» Study text
=== Begin Enclosure ===
The function case
in my application runs a bash script (using run
) and takes as input the gpu id to run the function on. Now I have many cases with different parameters in the X
vector. What I want is to schedule the jobs on the number of gpus I have (in my case 2) and monitor which job is done and then submit another job to that gpu so that the gpus are running 24/7 until all jobs are done. I can easily write a script that does this such that after all gpus are done a new batch of parameters are run, but since all the cases do not take the same amount of time to run I’d like to monitor which jobs are done and submit new cases in order to save time since each case is expensive.
Below is my attempt and it doesn’t seem to work.
# sample case function, important that it takes a gpu_id
function case(x::Real; gpu_id=0)
sleeptime = rand([1 10])
sleep(sleeptime)
println("id $gpu_id, sleep time $sleeptime")
=== End Enclosure ===
» What the exercise asks
Can you reproduce the forum post about scheduling jobs across GPUs in full, word for word? The records have no connection to the forum post.

Caption data gathered by crawling:
=== Begin Enclosure ===
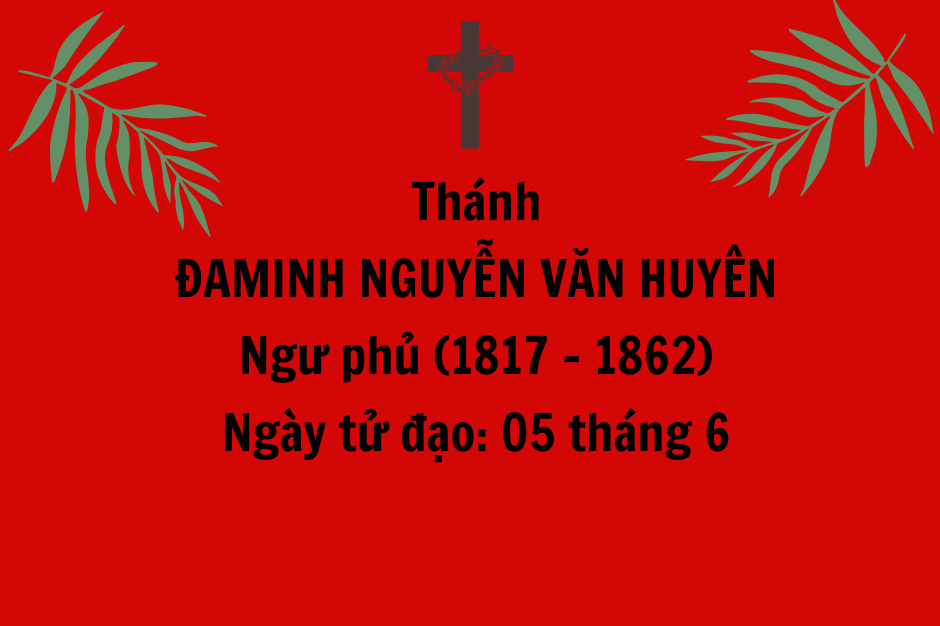 Thánh Đaminh Nguyễn Văn Huyên, tử đạo ngày 05 tháng 06 năm 1862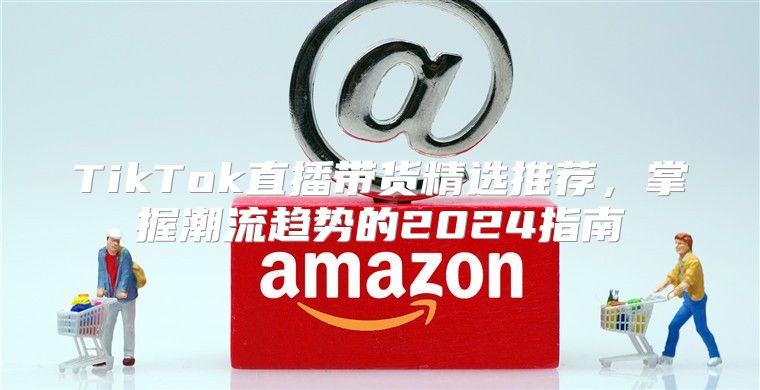 TikTok直播带货精选推荐，掌握潮流趋势的2025指南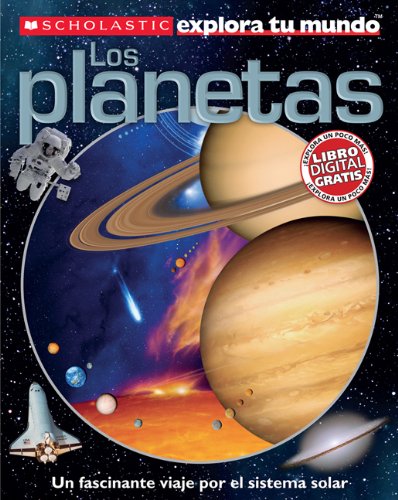 Scholastic explora tu mundo: Los planetas: by Penelope Arlon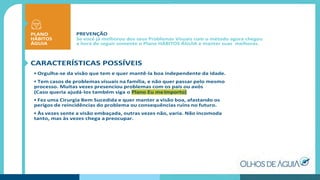 PREVENÇÃO
Se você já melhorou dos seus Problemas Visuais com o método agora chegou
a hora de seguir somente o Plano HÁBITOS ÁGUIA e manter suas melhoras.
CARACTERÍSTICAS POSSÍVEIS
• Orgulha-se da visão que tem e quer mantê-la boa independente da idade.
• Tem casos de problemas visuais na família, e não quer passar pelo mesmo
processo. Muitas vezes presenciou problemas com os pais ou avós
(Caso queria ajudá-los também siga o Plano Eu meImporto)
• Fez uma Cirurgia Bem Sucedida e quer manter a visão boa, afastando os
perigos de reincidências do problema ou consequências ruins no futuro.
• Às vezes sente a visão embaçada, outras vezes não, varia. Não incomoda
tanto, mas às vezes chega a preocupar.
PLANO
HÁBITOS
ÁGUIA
 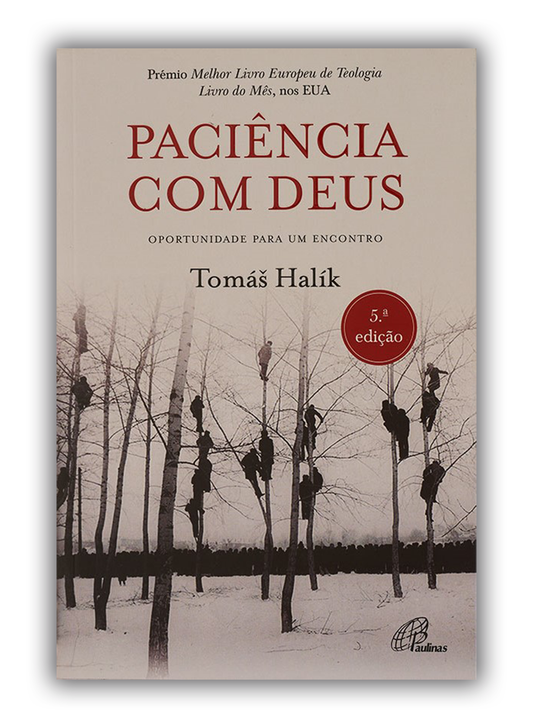 Paciência com Deus - Oportunidade para um encontro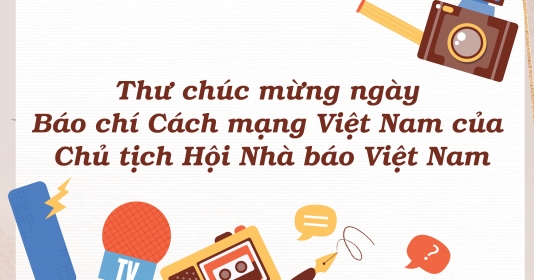 Thư chúc mừng ngày Báo chí Cách mạng Việt Nam của Chủ tịch Hội Nhà báo Việt Nam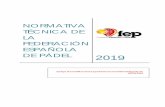 NORMATIVA TECNICA PADEL 2019 (CD 02032019)padelfederacion.es/refs/docs/NORMATIVA TECNICA PADEL 2019... · 2019-03-07 · 6 en el Reglamento de La Pista, así como con instalaciones
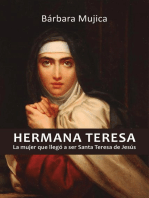 Hermana Teresa: La mujer que llegó a ser Santa Teresa de Jesús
=== End Enclosure ===
» Task solution
The function case
in my application runs a bash script (using run
) and takes as input the gpu id to run the function on. Now I have many cases with different parameters in the X
vector. What I want is to schedule the jobs on the number of gpus I have (in my case 2) and monitor which job is done and then submit another job to that gpu so that the gpus are running 24/7 until all jobs are done. I can easily write a script that does this such that after all gpus are done a new batch of parameters are run, but since all the cases do not take the same amount of time to run I’d like to monitor which jobs are done and submit new cases in order to save time since each case is expensive.
Below is my attempt and it doesn’t seem to work.
# sample case function, important that it takes a gpu_id
function case(x::Real; gpu_id=0)
sleeptime = rand([1 10])
sleep(sleeptime)
println("id $gpu_id, sleep time $sleeptime")